- Motoblur UI as seen on a Motorola Charm
- Developer: Motorola Mobility
- OS family: Android
- Source model: Closed source
- Official website: Motoblur

= Motoblur =

User interface

Motoblur (often stylized as MOTOBLUR) is a discontinued Android user interface and push-based service focused on social networking, developed by Motorola. It first appeared on the Motorola Cliq/Motorola Dext in 2009 and last shipped on 2011 model Androids.

It aimed at functional similarity to Palm's Synergy, including such features as Remote Wipe. Motoblur included a variety of widgets which combined various social networking portals such as Facebook, MySpace, and Twitter as well as other services (news or weather reports) all in one place. It also combined multiple email accounts and contact communication sources into singular notification views, being the first handset software to do so. Feeds and data were regularly pushed to these widgets.

First generation Motoblur-based phones required a new user to create a Motoblur account, denying access to the main screen until the account was established. User account information was stored on Motorola's redundant servers for access from web browsers and future phones. Newer devices allowed users to defer Blur services until a later registration and had more filtering options and better battery management to optimize the user experience.

In late 2010 Motorola announced that Motoblur would not be their development focus in the future, as Android made custom skins largely redundant.
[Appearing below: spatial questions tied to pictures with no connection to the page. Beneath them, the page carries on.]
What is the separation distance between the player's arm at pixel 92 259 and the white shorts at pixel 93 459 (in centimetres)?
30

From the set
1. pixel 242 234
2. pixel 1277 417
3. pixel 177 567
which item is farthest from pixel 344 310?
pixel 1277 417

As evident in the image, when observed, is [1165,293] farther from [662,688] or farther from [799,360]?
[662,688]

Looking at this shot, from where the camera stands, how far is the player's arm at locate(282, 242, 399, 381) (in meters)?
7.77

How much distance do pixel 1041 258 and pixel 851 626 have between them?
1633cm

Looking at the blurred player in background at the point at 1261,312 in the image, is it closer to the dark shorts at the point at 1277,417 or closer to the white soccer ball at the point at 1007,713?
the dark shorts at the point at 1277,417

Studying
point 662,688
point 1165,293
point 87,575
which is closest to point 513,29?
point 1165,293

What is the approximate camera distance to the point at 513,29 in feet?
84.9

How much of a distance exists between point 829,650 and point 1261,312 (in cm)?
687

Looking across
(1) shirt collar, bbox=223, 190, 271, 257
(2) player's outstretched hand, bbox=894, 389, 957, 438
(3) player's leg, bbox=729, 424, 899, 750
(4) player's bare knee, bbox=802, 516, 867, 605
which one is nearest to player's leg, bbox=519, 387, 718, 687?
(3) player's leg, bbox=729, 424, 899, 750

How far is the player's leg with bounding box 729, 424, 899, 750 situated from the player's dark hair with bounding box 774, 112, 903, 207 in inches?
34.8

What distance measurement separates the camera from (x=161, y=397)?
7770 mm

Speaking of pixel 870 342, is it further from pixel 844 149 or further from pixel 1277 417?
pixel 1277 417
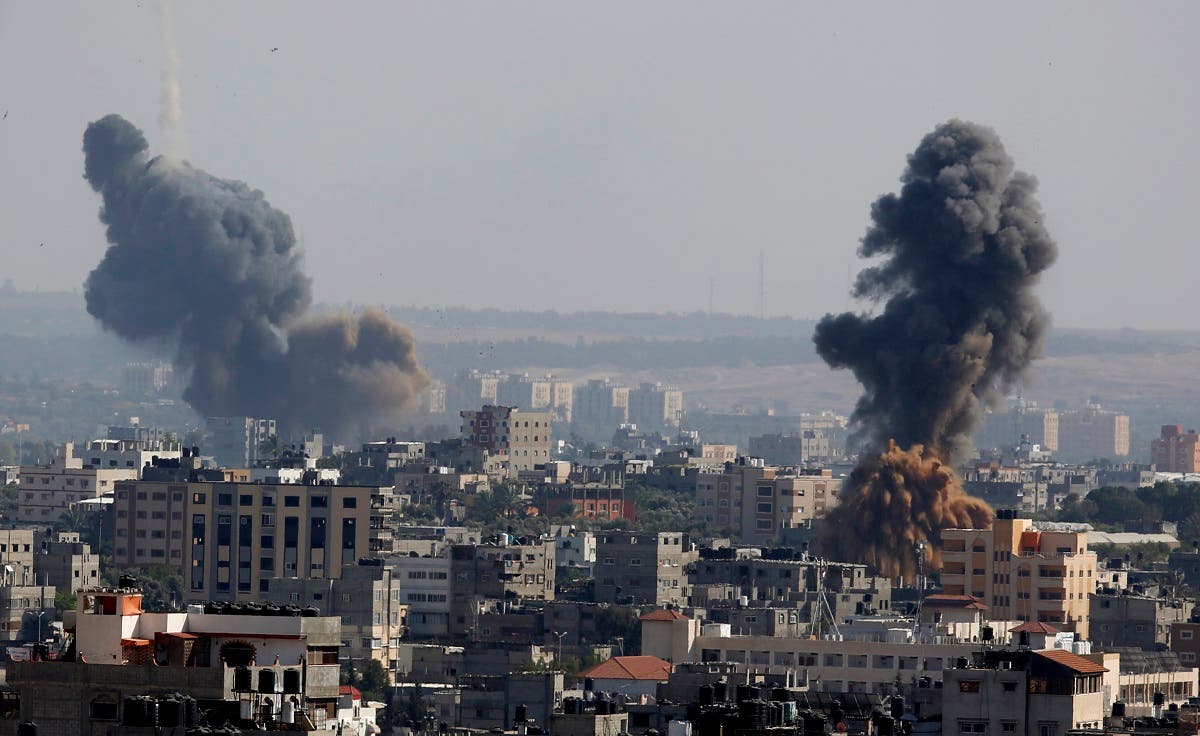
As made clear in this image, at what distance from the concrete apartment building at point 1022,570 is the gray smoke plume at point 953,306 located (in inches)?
880

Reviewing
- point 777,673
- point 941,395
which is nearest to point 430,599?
point 941,395

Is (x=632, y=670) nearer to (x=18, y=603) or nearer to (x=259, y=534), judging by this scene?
(x=18, y=603)

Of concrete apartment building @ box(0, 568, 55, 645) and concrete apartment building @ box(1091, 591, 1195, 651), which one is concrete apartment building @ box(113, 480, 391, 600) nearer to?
concrete apartment building @ box(0, 568, 55, 645)

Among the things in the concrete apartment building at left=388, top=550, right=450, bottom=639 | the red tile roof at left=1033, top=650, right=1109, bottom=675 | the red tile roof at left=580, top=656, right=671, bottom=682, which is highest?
the red tile roof at left=1033, top=650, right=1109, bottom=675

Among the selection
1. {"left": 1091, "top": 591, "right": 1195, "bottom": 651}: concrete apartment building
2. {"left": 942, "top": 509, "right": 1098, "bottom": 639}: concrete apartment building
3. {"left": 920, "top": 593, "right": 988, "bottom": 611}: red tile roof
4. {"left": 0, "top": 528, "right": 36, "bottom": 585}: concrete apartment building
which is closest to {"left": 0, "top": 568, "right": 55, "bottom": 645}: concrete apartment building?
{"left": 0, "top": 528, "right": 36, "bottom": 585}: concrete apartment building

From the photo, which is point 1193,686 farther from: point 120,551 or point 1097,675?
point 120,551

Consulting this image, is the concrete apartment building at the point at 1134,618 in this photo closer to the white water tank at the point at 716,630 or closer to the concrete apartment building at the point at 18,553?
the white water tank at the point at 716,630

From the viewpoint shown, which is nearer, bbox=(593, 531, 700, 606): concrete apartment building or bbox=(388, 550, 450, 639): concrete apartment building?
bbox=(388, 550, 450, 639): concrete apartment building

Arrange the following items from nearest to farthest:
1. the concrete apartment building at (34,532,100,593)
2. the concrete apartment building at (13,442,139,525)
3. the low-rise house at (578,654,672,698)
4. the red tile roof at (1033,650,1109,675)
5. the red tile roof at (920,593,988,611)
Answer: the red tile roof at (1033,650,1109,675)
the low-rise house at (578,654,672,698)
the red tile roof at (920,593,988,611)
the concrete apartment building at (34,532,100,593)
the concrete apartment building at (13,442,139,525)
The Atrix, Droid 2 and Droid X do feature the UI skin. Subsequent Motorola Mobility smartphones (under Google and later Lenovo) from 2013 onwards runs near-stock version of Android instead of Motoblur, often branded as "Hello UI" in more recent Motorola Moto lineup.

== Reception ==
In 2011 PC World criticised Motoblur for poor performance.

==Devices that used Motoblur==
Motoblur in its final inception was on these devices: Electrify/Photon 4G, Atrix 4G, Atrix HD, CLIQ/DEXT, Backflip, Devour, Flipout, Charm, Spice, Droid Pro, Filpside, DEFY, DEFY+, Bravo, Droid X, Droid 3, Droid 2, Droid Bionic, and Droid RAZR. The version found on the Droid X, Droid Pro, Droid 2, Droid Bionic, Droid 3, Electrify/Photon 4G, and DEFY was intended to be less intrusive than previous versions.